To create a map of likely control sequences, Zhang studied epigenetic markers. These are chemical modifications, such as those that change the way the DNA is bundled. They become associated with particular regions of DNA as a result of the action of transcription factors and can thereby affect how easy or hard it is for a neighboring gene to be turned on or off. By identifying DNA regions where epigenetic markers are added or removed, Rothenberg's group has paved the way for researchers to identify control sequences for many of the genes that turn on or off during T-cell development.
In some ways, Rothenberg says, her team is taking a backward approach to the problem of locating these control sequences. "What we're saying is, if we can tell that a gene is turned on at a certain point in terms of producing RNA, then we should also be able to look at the DNA sequences right around it and ask, 'Is there any stretch of DNA sequence that adds or loses epigenetic markers at the same time?'" Rothenberg says. "If we find it, that can be a really hot candidate for the control sequences that were used to turn that gene on."

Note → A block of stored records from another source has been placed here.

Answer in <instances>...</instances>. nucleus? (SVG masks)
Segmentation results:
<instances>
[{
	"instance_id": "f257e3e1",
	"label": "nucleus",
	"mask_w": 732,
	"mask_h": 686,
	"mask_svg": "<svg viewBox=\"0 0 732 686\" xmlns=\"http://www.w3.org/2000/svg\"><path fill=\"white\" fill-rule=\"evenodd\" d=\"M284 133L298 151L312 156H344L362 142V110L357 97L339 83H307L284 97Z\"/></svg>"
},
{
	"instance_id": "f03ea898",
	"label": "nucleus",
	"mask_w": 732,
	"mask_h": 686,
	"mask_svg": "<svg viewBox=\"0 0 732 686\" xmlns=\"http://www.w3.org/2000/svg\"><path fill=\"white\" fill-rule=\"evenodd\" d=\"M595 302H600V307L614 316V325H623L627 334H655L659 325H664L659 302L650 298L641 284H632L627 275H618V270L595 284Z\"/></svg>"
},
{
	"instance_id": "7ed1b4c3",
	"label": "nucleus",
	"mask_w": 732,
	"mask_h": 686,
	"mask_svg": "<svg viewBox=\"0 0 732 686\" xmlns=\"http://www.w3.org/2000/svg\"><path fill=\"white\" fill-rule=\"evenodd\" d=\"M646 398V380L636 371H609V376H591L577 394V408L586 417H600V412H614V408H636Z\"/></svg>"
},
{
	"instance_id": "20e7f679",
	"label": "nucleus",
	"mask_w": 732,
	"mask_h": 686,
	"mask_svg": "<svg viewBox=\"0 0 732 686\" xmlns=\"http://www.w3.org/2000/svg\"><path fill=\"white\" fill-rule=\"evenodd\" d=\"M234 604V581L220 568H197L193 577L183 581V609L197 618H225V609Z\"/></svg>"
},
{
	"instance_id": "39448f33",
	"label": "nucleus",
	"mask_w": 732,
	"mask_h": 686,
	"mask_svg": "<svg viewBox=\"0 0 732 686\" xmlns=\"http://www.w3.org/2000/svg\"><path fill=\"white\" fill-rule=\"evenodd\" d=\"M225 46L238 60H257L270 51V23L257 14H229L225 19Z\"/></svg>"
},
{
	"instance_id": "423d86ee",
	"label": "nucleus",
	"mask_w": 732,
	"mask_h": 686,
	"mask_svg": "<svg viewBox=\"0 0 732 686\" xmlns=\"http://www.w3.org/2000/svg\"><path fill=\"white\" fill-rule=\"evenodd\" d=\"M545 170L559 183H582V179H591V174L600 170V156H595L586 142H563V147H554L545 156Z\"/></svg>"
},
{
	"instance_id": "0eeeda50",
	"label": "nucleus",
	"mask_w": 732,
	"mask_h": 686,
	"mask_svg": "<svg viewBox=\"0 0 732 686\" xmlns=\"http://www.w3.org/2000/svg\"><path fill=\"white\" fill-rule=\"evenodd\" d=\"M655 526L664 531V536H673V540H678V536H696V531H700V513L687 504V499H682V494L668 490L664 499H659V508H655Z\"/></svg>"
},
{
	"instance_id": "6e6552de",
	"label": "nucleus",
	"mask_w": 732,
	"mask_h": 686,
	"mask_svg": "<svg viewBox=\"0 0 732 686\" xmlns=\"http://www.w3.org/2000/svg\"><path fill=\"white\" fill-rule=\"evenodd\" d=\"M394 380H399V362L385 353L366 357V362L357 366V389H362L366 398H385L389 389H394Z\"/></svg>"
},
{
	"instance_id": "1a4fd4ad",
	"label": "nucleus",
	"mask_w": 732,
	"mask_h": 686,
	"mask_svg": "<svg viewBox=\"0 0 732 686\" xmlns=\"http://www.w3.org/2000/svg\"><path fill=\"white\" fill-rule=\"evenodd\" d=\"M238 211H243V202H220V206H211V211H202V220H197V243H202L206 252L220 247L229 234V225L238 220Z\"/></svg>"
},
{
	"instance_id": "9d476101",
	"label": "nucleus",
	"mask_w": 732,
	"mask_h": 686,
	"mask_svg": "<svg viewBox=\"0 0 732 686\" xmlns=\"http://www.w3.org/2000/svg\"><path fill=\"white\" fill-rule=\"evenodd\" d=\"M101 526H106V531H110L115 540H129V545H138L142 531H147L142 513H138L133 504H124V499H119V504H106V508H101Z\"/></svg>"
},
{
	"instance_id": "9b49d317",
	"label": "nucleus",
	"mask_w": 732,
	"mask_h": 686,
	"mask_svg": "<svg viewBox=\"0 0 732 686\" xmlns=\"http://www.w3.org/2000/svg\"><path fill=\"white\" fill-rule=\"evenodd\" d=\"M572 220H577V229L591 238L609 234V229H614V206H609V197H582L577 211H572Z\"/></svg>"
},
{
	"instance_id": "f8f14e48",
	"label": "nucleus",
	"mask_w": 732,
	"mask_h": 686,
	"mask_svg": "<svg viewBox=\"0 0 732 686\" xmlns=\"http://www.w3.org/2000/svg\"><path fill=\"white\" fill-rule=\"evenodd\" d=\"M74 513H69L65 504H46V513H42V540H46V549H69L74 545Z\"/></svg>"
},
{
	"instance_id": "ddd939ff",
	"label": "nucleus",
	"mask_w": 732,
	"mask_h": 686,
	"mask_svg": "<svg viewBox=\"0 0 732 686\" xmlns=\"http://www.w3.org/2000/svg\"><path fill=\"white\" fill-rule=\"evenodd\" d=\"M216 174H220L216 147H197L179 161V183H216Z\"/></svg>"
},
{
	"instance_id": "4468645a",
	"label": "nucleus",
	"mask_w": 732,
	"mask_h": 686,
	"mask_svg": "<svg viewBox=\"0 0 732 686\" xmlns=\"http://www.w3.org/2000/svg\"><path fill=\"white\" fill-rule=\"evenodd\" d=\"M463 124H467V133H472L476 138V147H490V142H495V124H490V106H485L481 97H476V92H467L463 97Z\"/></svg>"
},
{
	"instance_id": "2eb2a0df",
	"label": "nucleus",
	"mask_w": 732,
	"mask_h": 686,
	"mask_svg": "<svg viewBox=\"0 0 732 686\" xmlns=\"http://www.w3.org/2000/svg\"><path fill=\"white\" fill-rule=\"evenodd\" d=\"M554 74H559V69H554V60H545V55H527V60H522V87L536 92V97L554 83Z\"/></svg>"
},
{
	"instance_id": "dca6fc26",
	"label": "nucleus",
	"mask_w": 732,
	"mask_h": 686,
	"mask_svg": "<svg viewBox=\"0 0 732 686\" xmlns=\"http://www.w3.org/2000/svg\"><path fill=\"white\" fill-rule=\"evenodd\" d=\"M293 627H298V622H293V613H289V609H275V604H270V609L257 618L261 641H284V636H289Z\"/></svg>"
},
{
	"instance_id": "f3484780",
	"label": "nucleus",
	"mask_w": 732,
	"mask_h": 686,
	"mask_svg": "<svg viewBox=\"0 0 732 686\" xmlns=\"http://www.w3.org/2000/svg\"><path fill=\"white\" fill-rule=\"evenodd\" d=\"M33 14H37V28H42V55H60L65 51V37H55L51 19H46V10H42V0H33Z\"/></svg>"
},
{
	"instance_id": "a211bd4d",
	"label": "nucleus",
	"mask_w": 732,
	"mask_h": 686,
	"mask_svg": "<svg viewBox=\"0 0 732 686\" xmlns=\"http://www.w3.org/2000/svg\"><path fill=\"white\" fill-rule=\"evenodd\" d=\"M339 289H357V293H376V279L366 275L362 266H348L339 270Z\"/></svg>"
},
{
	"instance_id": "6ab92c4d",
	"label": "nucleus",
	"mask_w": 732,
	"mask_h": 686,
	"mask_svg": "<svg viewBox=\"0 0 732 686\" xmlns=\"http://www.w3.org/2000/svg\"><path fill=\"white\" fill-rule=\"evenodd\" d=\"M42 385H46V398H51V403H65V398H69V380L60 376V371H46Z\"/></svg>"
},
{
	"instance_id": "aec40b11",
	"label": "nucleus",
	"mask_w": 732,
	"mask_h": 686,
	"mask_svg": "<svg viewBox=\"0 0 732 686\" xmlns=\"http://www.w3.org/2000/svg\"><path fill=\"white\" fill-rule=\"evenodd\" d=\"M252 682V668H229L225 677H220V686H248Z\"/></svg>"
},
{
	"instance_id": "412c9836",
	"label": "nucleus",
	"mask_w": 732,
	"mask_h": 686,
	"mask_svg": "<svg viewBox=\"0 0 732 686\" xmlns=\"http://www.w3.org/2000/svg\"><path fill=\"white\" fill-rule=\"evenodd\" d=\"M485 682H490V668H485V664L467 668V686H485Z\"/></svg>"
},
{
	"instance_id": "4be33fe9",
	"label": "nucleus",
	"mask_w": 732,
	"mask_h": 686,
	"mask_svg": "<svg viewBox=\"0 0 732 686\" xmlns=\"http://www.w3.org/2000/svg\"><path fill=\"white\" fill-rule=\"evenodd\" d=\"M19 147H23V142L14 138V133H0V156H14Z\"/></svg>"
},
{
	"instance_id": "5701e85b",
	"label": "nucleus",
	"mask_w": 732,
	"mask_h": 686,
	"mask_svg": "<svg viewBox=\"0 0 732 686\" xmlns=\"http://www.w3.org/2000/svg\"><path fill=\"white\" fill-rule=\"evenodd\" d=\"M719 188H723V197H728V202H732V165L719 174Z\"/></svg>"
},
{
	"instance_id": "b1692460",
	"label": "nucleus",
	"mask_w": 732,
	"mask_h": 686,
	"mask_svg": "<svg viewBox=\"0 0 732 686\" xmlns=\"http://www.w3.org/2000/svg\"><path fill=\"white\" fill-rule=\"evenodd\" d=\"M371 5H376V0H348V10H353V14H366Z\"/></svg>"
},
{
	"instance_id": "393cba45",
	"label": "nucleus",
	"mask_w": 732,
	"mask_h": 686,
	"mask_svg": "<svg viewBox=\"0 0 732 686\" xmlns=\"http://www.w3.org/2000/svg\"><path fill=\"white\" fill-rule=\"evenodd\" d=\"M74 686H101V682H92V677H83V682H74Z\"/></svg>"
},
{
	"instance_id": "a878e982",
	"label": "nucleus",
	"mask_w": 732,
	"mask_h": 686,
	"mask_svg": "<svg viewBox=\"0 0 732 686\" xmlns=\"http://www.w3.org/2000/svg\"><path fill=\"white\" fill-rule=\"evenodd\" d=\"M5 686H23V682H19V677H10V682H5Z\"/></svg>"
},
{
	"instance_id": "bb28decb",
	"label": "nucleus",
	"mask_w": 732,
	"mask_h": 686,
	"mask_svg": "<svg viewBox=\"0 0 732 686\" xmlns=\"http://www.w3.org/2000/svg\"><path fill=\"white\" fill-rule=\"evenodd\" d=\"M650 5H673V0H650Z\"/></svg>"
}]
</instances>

Two methodologies have made it possible to complete this work. First, ultra-high-throughput DNA sequencing was used to identify when major changes in gene expression occur along the developmental pathway. This technique amplifies DNA sequences taken throughout millions of cell samples, puts all of the bits in order, compares them to the known genome sequence (for mice, in this case), and identifies which of the various genes are enriched, or found in greater numbers. Those that are enriched are the ones most likely to be expressed. The team also used a modified version of this sequencing technique to identify the parts of the genome that are associated with particular epigenetic markers. Coauthor Barbara Wold, Caltech's Bren Professor of Molecular Biology, is an expert in these so-called "next-generation" deep-sequencing technologies and provided critical inspiration for the study.
A second important methodology involved an in vitro tissue-culture system developed in the lab of Juan Carlos Zúñiga-Pflücker of the University of Toronto, which enabled the Caltech researchers to mass-produce synchronized early T-cell precursors and to see the effect of altered conditions on individual cells in terms of producing T cells or other cells.
Zhang is lead author of the paper in Cell, titled "Dynamic transformations of genome-wide epigenetic marking and transcriptional control establish T cell identity." In addition to Zhang, Rothenberg, and Wold, Brian Williams, a senior scientific researcher at Caltech, was also a coauthor. Another coauthor, developmental biologist Ali Mortazavi, was part of Wold's lab and was also associated with the lab of Paul Sternberg when the work was completed; he is now an assistant professor at the University of California, Irvine.
The work was supported by the Beckman Institute, the Millard and Muriel Jacobs Genetics and Genomics Laboratory, the L.A. Garfinkle Memorial Laboratory Fund, the Al Sherman Foundation, the Bren Professorship, the A.B. Ruddock Professorship, and grants from the National Institutes of Health.